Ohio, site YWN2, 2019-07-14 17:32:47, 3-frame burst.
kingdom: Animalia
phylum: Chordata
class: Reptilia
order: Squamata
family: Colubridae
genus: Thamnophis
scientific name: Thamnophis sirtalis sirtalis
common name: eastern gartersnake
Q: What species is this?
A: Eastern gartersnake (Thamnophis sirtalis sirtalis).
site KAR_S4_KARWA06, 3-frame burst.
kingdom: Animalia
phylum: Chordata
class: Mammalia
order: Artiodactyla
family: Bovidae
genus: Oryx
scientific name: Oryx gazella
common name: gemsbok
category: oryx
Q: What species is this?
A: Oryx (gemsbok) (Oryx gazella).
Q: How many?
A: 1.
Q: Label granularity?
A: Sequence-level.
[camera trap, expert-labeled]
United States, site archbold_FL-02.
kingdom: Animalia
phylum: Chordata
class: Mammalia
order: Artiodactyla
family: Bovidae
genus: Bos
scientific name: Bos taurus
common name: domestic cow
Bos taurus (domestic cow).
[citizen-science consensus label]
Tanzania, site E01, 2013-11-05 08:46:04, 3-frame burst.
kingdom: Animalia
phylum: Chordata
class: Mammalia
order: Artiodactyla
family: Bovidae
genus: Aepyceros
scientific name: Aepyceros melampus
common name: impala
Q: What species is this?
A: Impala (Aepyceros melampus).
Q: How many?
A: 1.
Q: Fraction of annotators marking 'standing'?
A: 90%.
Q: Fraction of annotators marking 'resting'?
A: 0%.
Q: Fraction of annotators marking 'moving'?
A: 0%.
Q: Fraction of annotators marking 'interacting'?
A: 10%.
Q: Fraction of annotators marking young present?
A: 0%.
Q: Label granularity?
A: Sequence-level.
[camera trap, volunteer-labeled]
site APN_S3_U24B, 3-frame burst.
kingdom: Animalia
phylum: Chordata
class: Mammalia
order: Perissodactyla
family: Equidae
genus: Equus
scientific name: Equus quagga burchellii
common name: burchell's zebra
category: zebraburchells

## INSTRUCTIONS FOR THE TASK
Please transcribe the records in full, keeping every word as it is.

## WRITTEN RESPONSE
Ohio, site YWN2, 2019-07-14 17:32:47, 3-frame burst.
kingdom: Animalia
phylum: Chordata
class: Reptilia
order: Squamata
family: Colubridae
genus: Thamnophis
scientific name: Thamnophis sirtalis sirtalis
common name: eastern gartersnake
Q: What species is this?
A: Eastern gartersnake (Thamnophis sirtalis sirtalis).
site KAR_S4_KARWA06, 3-frame burst.
kingdom: Animalia
phylum: Chordata
class: Mammalia
order: Artiodactyla
family: Bovidae
genus: Oryx
scientific name: Oryx gazella
common name: gemsbok
category: oryx
Q: What species is this?
A: Oryx (gemsbok) (Oryx gazella).
Q: How many?
A: 1.
Q: Label granularity?
A: Sequence-level.
[camera trap, expert-labeled]
United States, site archbold_FL-02.
kingdom: Animalia
phylum: Chordata
class: Mammalia
order: Artiodactyla
family: Bovidae
genus: Bos
scientific name: Bos taurus
common name: domestic cow
Bos taurus (domestic cow).
[citizen-science consensus label]
Tanzania, site E01, 2013-11-05 08:46:04, 3-frame burst.
kingdom: Animalia
phylum: Chordata
class: Mammalia
order: Artiodactyla
family: Bovidae
genus: Aepyceros
scientific name: Aepyceros melampus
common name: impala
Q: What species is this?
A: Impala (Aepyceros melampus).
Q: How many?
A: 1.
Q: Fraction of annotators marking 'standing'?
A: 90%.
Q: Fraction of annotators marking 'resting'?
A: 0%.
Q: Fraction of annotators marking 'moving'?
A: 0%.
Q: Fraction of annotators marking 'interacting'?
A: 10%.
Q: Fraction of annotators marking young present?
A: 0%.
Q: Label granularity?
A: Sequence-level.
[camera trap, volunteer-labeled]
site APN_S3_U24B, 3-frame burst.
kingdom: Animalia
phylum: Chordata
class: Mammalia
order: Perissodactyla
family: Equidae
genus: Equus
scientific name: Equus quagga burchellii
common name: burchell's zebra
category: zebraburchells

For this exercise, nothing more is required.